Without including any picture, copy the entries that follow word for word.

*** INFORMATION GIVEN Section Begins ***

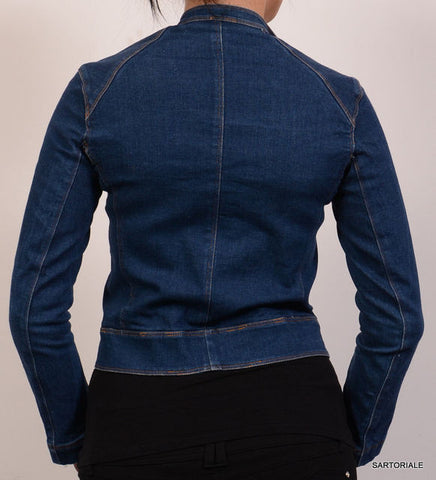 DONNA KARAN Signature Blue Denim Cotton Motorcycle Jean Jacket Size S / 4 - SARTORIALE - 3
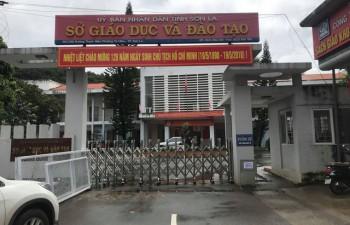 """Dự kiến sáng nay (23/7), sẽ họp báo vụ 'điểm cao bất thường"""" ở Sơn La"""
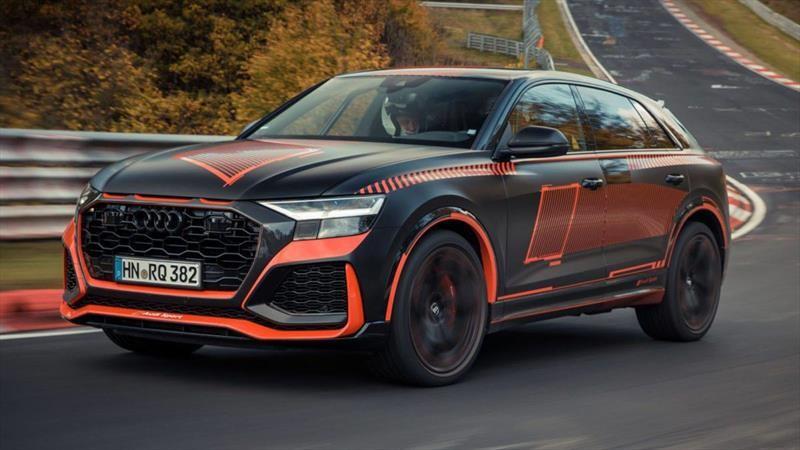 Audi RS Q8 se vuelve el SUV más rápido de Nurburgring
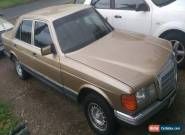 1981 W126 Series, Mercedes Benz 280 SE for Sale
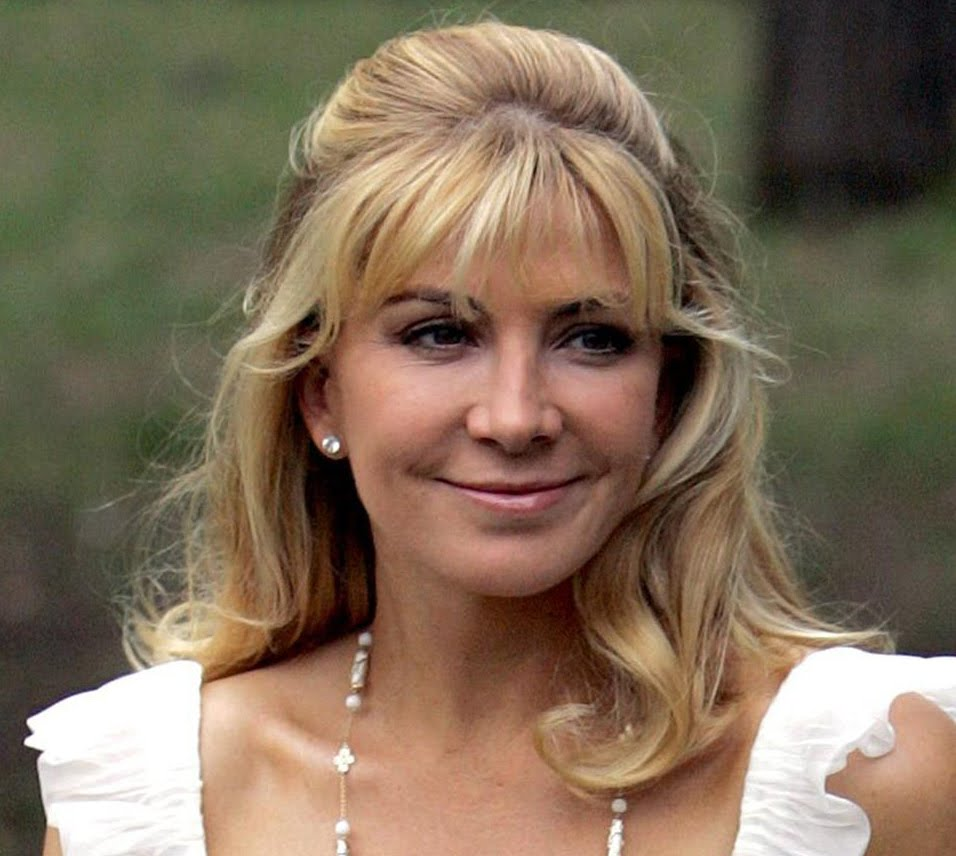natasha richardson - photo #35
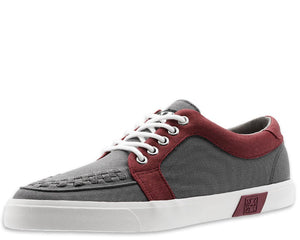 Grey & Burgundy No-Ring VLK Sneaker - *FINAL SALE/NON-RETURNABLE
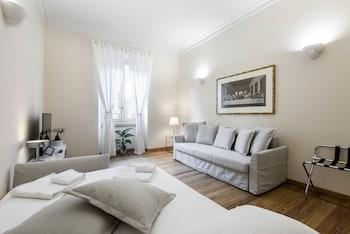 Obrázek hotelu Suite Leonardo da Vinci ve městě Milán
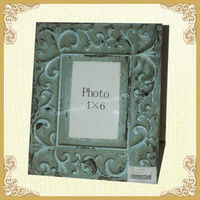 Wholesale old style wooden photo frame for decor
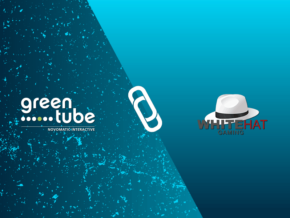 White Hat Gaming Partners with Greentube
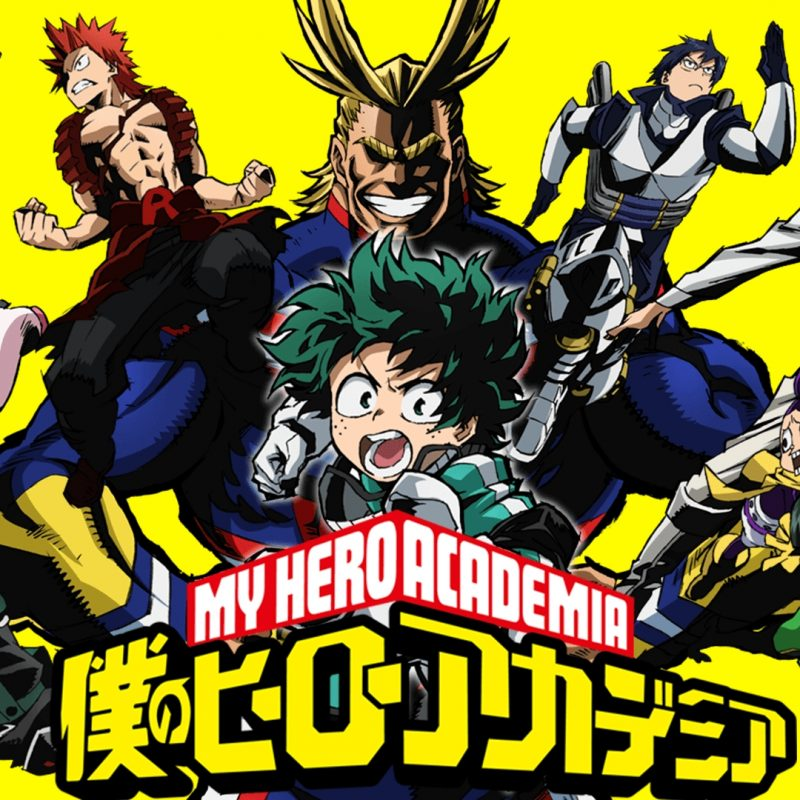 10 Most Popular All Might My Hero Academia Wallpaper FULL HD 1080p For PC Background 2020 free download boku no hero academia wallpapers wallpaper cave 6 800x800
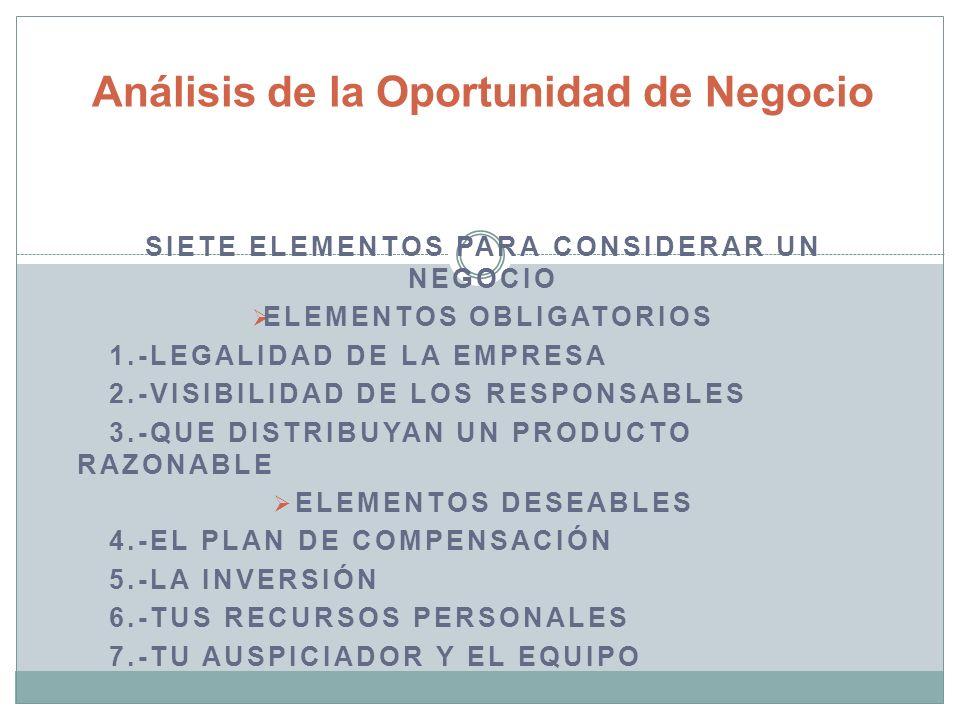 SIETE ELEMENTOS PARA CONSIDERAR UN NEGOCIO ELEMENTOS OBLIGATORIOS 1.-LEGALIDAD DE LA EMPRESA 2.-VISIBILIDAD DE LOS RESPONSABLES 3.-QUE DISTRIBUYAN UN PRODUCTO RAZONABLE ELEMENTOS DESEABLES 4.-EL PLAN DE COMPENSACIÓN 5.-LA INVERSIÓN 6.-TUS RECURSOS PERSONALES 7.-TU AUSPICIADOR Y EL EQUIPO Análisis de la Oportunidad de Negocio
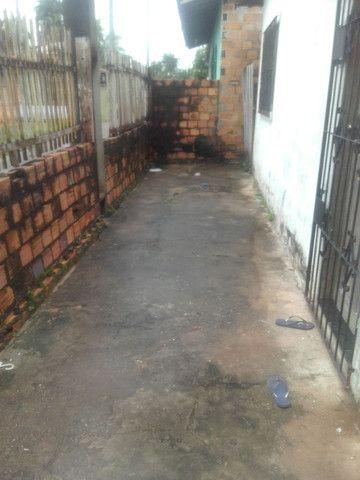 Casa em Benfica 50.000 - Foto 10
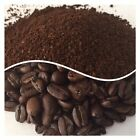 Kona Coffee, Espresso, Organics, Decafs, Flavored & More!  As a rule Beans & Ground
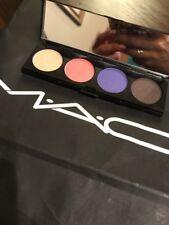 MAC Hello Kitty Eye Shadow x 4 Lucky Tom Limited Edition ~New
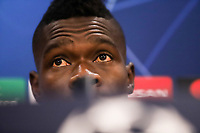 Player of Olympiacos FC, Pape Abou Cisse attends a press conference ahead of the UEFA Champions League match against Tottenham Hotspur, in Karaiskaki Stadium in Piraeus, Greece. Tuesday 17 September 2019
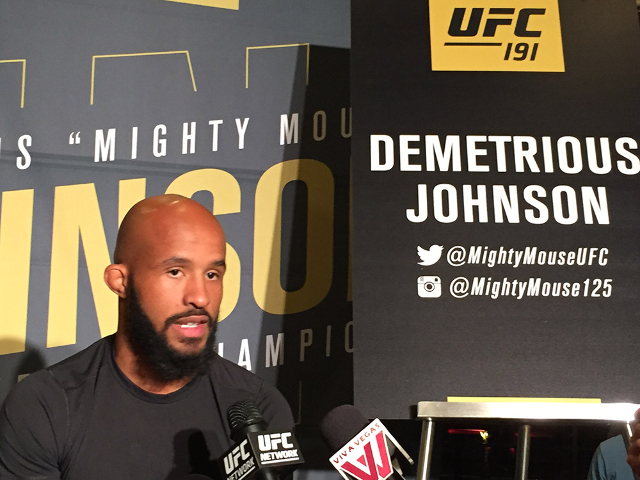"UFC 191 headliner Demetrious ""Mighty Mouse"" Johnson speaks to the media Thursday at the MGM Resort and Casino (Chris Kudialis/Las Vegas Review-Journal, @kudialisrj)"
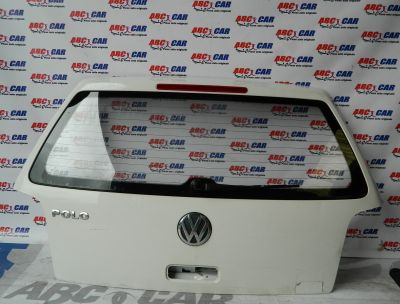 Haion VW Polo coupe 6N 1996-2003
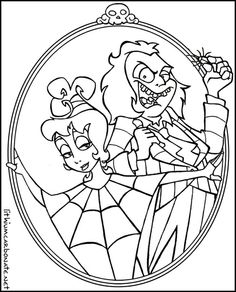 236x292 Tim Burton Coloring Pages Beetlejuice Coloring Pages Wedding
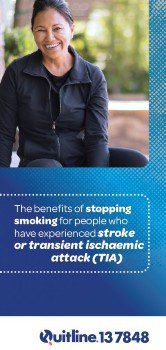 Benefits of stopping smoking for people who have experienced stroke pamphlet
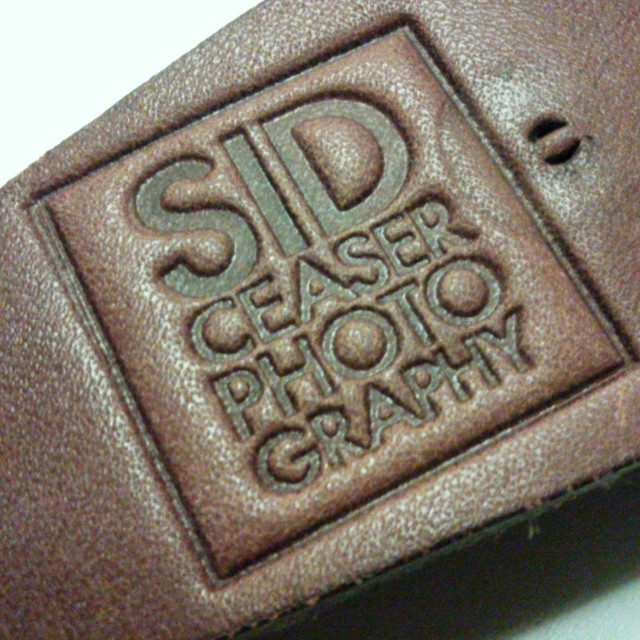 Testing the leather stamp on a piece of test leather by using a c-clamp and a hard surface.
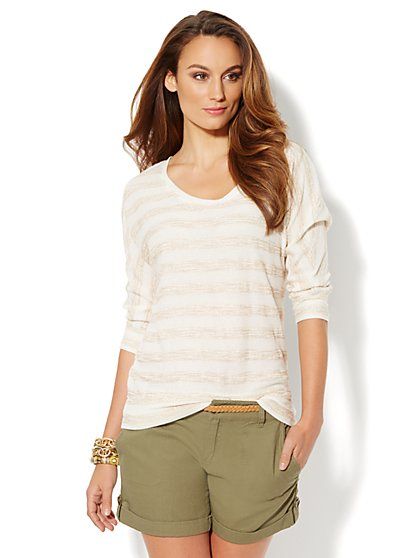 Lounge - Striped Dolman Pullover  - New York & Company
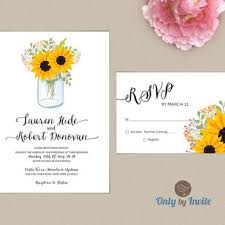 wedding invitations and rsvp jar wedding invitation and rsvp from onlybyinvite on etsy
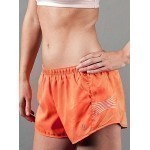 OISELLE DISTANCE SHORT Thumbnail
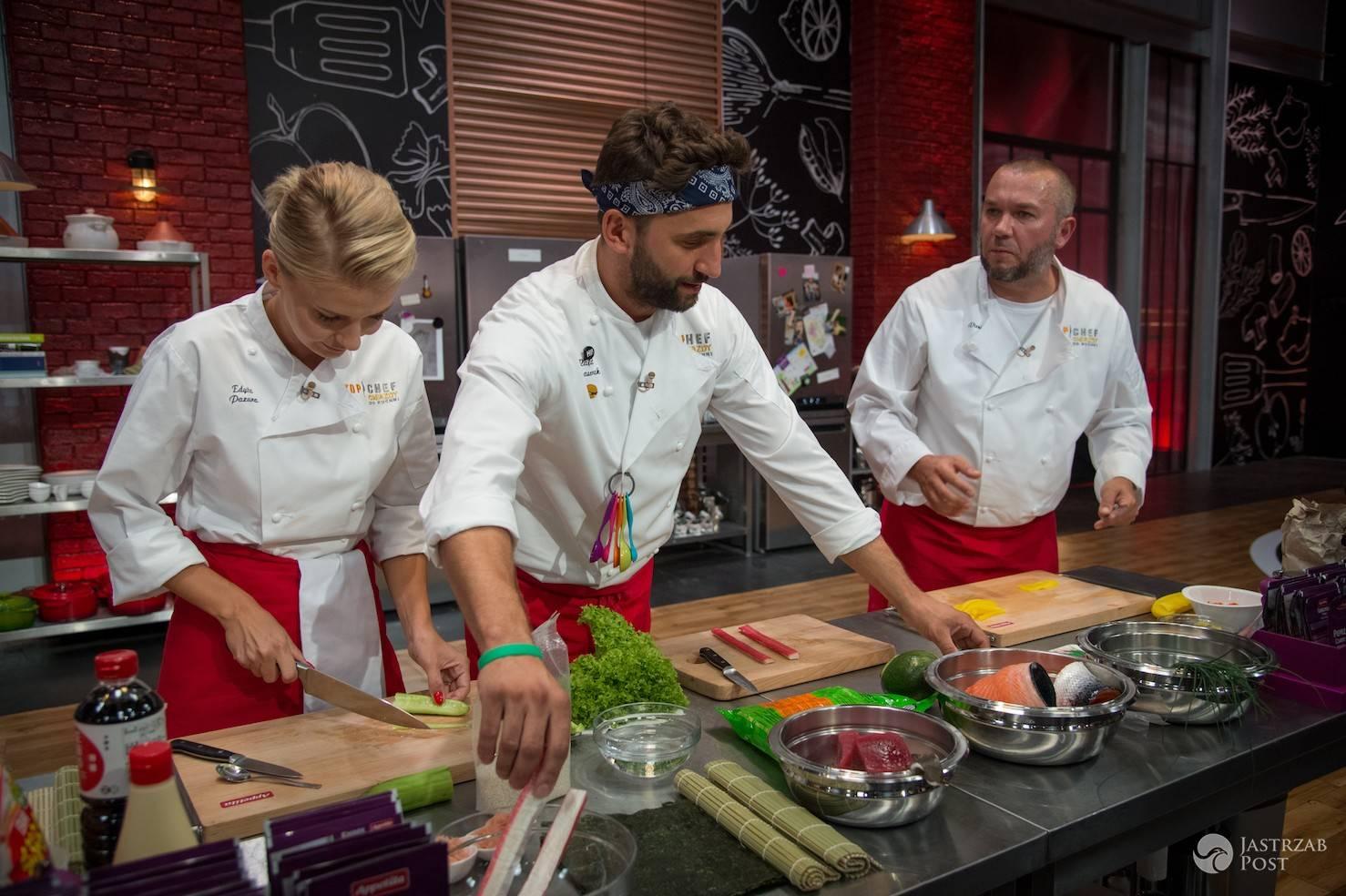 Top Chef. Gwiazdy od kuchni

*** INFORMATION GIVEN Section Ends ***

__TASK RESPONSE__
 DONNA KARAN Signature Blue Denim Cotton Motorcycle Jean Jacket Size S / 4 - SARTORIALE - 3
 """Dự kiến sáng nay (23/7), sẽ họp báo vụ 'điểm cao bất thường"""" ở Sơn La"""
 Audi RS Q8 se vuelve el SUV más rápido de Nurburgring
 1981 W126 Series, Mercedes Benz 280 SE for Sale
natasha richardson - photo #35
 Grey & Burgundy No-Ring VLK Sneaker - *FINAL SALE/NON-RETURNABLE
 Obrázek hotelu Suite Leonardo da Vinci ve městě Milán
 Wholesale old style wooden photo frame for decor
 White Hat Gaming Partners with Greentube
 10 Most Popular All Might My Hero Academia Wallpaper FULL HD 1080p For PC Background 2020 free download boku no hero academia wallpapers wallpaper cave 6 800x800
 SIETE ELEMENTOS PARA CONSIDERAR UN NEGOCIO ELEMENTOS OBLIGATORIOS 1.-LEGALIDAD DE LA EMPRESA 2.-VISIBILIDAD DE LOS RESPONSABLES 3.-QUE DISTRIBUYAN UN PRODUCTO RAZONABLE ELEMENTOS DESEABLES 4.-EL PLAN DE COMPENSACIÓN 5.-LA INVERSIÓN 6.-TUS RECURSOS PERSONALES 7.-TU AUSPICIADOR Y EL EQUIPO Análisis de la Oportunidad de Negocio
 Casa em Benfica 50.000 - Foto 10
 Kona Coffee, Espresso, Organics, Decafs, Flavored & More!  As a rule Beans & Ground
 MAC Hello Kitty Eye Shadow x 4 Lucky Tom Limited Edition ~New
 Player of Olympiacos FC, Pape Abou Cisse attends a press conference ahead of the UEFA Champions League match against Tottenham Hotspur, in Karaiskaki Stadium in Piraeus, Greece. Tuesday 17 September 2019
"UFC 191 headliner Demetrious ""Mighty Mouse"" Johnson speaks to the media Thursday at the MGM Resort and Casino (Chris Kudialis/Las Vegas Review-Journal, @kudialisrj)"
 Haion VW Polo coupe 6N 1996-2003
 236x292 Tim Burton Coloring Pages Beetlejuice Coloring Pages Wedding
 Benefits of stopping smoking for people who have experienced stroke pamphlet
 Testing the leather stamp on a piece of test leather by using a c-clamp and a hard surface.
 Lounge - Striped Dolman Pullover  - New York & Company
 wedding invitations and rsvp jar wedding invitation and rsvp from onlybyinvite on etsy
 OISELLE DISTANCE SHORT Thumbnail
 Top Chef. Gwiazdy od kuchni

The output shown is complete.